As a violin player who spent a good part of my life moving and training my right arm to do the correct thing so that I get the sound I want, I can pretty much say that the bow arm for violinist is exclusively functional. However, I had written to Frédéric Bevilacqua at IRCAM, the creator of the Augmented Violin that one very important exception among the all-functional bowing movement maybe the movement immediately BEFORE and AFTER the actual bowing, i.e. the moments after the bow hair had left vibrating the string.
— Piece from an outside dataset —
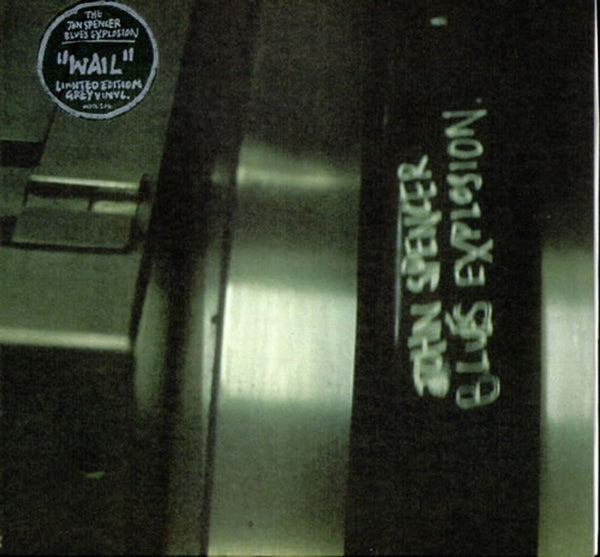 【12\"×3枚】Jon Spencer Blues Explosion The Jon Spencer Blues Explosion! - Orange CD (Japan 1994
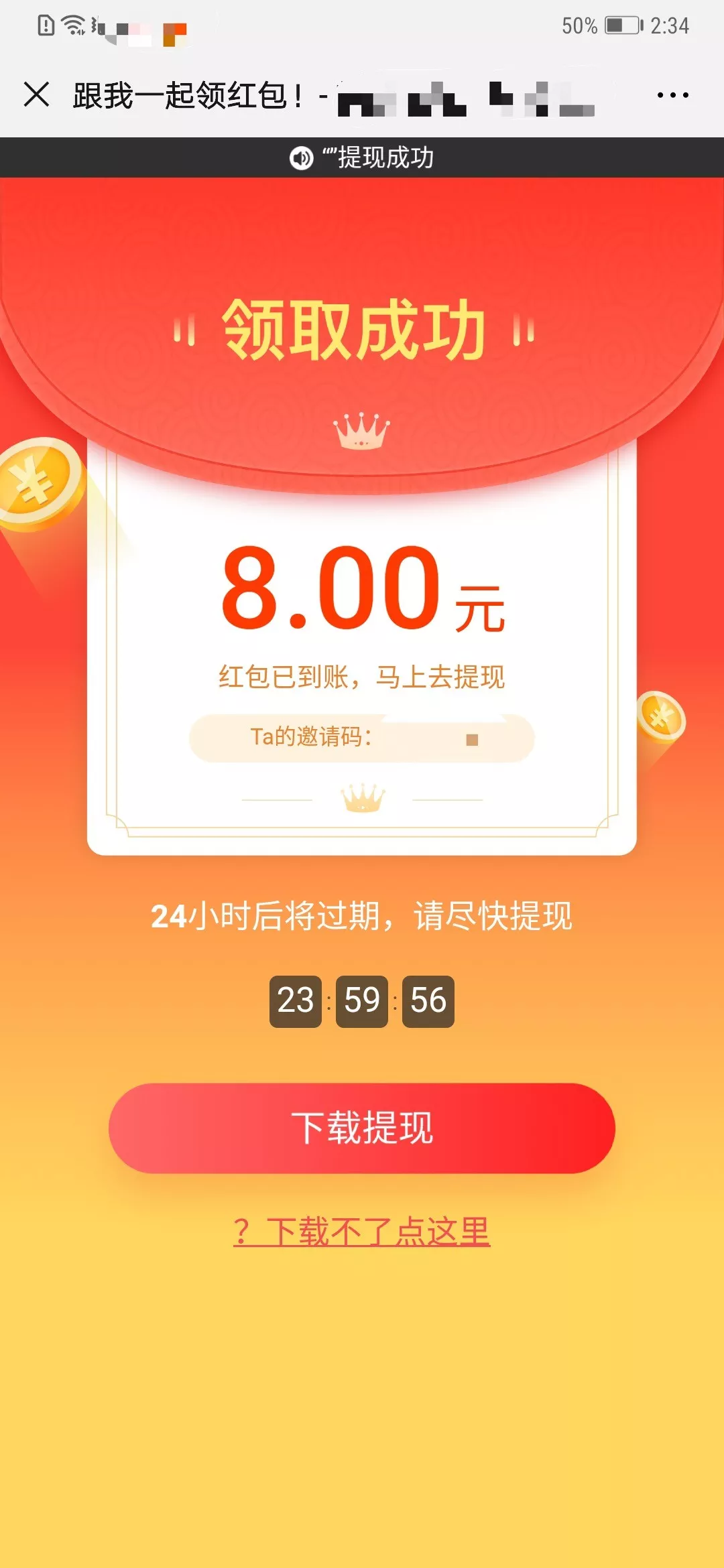 卡盟小火箭助力游戏加速哪家强效果惊人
There are "preparation" and the "after-care" movements that violinist would make, which is consistent with the musical context, WITHOUT making a sound, and these gestures, aren't functional per se, making no sounds but is extremely important so that the correct functional bowing 'sound making' bowing movements can be made. I am trying to refine my patches (MSP) so that combined with the sound input, I could isolate and identify these 'residual" movements that are coherent with musical expression at hand.

As for the conductor's arm, I have seen computerized tracking and conducting systems that maybe functionally competent, but musically uninspiring and ending up looking -- and therefore sounding, given the 'real-life' performance element you mentioned-- amateurish. Having played in an orchestra as a student, under such legends as Bernstein and the Russian giant Guennadi Rojdestvenski, conducting is to me, a quite mystical art. Both conductors were very precise, would miss nothing during the rehearsal constantly giving beats and conducting. Then at the concert --- I played with both of them in the Tanglewood Festival Orchestra --- both conductors basically disappeared from us, or so it felt at least to me. Bernstein wasn't even there when I looked up; he was bending backwards almost away from the podium with his fluffy hair falling nicely to his profile. Rogdestvenski, conducting Shostakovich, hardly gave any beat in the quite rhythmic symphony. WE, the orchestra, were put in charge to count and keep the beats. I felt like he was using his hands almost like a mime, just expressing the quality of the passage or a phrase to us, but the functional job were up to the players and not to the conductor. Of course, these are the prime examples ever in my life, and most conductors will give beats, will conduct during the concert as well as in the rehearsal. But having these experiences taught me that conductor's job is not only to be functional, but to inspire, and control musical express with their being, completely unrelated to their functional movements.